= Crescencio Poot =

Crescencio Poot (c. 1820–1885) was a leading general in the Caste War of Yucatán.

== Life as a rebel ==
He began raids on Hispanic-owned haciendas in 1864. In the next several years his troops would raid, but rarely occupy, various villages. This meant generally avoiding government troops, but he did achieve a major victory in the Yucatán. At one point, Bernardino Cen, the commander of the rebel army, killed his two sons in a drunken rage and was temporarily replaced by Poot. Later he became one of the rebellions "three chiefs" and ultimately considered peace with the Mexicans.

He married a woman named Maria D. Aldrete. He was captured during a raid in 1874. His wife, Maria, fearful that the government might use her and her children to coherce her husband, sent her three children away. It is believed her children took her maiden name and fled to Texas or deep into Mexico. In 1878, he was released and began raids again. In 1879, he married a woman he captured in a raid. A few years later, Poot would become the Chan Santa Cruz general in charge of making major decisions and organizing raids and skirmishes.

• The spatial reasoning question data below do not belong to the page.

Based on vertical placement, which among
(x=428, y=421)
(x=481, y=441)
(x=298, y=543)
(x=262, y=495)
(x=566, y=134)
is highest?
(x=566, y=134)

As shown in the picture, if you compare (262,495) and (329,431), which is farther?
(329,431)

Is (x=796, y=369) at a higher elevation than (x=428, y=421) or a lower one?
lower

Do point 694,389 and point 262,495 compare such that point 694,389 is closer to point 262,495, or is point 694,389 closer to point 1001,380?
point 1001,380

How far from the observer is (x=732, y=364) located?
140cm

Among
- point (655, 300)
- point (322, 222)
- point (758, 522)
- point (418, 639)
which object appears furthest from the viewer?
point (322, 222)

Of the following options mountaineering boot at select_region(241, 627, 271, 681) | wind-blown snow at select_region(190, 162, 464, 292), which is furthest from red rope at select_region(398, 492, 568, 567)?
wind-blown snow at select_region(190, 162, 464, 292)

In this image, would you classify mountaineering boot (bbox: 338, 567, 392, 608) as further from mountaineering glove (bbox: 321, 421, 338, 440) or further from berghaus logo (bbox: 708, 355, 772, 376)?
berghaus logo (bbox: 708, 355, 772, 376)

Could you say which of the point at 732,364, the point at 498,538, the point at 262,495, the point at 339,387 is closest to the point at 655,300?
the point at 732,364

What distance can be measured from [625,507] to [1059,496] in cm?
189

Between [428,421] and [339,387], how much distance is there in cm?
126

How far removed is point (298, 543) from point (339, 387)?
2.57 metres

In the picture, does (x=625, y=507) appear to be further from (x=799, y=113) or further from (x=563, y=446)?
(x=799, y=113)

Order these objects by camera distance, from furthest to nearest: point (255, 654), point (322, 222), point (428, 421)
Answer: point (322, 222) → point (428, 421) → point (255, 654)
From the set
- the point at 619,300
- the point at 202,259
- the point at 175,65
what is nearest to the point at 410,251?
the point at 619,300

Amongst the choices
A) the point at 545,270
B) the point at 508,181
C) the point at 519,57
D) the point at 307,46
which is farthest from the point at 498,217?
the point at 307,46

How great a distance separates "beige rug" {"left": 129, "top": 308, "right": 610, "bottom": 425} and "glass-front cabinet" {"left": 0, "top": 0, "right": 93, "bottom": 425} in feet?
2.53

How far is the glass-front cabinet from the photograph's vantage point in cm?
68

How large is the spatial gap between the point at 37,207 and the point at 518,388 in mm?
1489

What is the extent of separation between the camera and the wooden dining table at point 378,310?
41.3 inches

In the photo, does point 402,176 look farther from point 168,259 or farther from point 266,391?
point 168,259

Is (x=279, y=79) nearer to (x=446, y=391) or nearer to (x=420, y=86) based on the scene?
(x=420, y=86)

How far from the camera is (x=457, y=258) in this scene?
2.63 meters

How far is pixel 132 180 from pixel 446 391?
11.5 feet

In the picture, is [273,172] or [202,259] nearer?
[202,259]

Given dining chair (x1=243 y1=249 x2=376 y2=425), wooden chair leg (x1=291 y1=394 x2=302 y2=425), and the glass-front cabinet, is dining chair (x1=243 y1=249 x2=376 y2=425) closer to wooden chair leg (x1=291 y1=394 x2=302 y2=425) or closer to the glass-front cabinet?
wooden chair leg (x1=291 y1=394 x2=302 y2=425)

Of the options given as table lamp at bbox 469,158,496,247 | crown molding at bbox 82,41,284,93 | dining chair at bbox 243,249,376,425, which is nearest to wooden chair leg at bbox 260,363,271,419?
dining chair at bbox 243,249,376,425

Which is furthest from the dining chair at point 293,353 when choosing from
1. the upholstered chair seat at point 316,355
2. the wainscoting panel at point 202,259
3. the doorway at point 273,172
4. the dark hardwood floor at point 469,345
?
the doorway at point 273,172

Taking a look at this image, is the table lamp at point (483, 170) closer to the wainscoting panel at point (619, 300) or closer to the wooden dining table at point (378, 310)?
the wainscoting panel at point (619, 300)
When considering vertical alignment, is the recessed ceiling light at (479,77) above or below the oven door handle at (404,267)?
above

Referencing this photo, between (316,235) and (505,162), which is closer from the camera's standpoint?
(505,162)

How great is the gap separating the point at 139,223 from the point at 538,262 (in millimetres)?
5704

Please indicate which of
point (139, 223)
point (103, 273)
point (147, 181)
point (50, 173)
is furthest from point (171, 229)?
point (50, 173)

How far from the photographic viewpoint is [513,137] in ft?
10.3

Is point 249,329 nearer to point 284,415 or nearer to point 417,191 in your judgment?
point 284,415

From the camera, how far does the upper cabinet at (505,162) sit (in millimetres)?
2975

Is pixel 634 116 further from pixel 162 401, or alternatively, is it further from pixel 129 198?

Negotiations in 1883 led to a treaty signed on January 11, 1884, in Belize City by a Chan Santa Cruz general and the vice-Governor of Yucatán recognizing Mexican sovereignty over Chan Santa Cruz in exchange for Mexican recognition of Chan Santa Cruz leader Crescencio Poot as Governor of the State of Chan Santa Cruz, but the following year there was a coup d'état in Chan Santa Cruz, and the treaty was declared cancelled. Poot was executed in early 1885.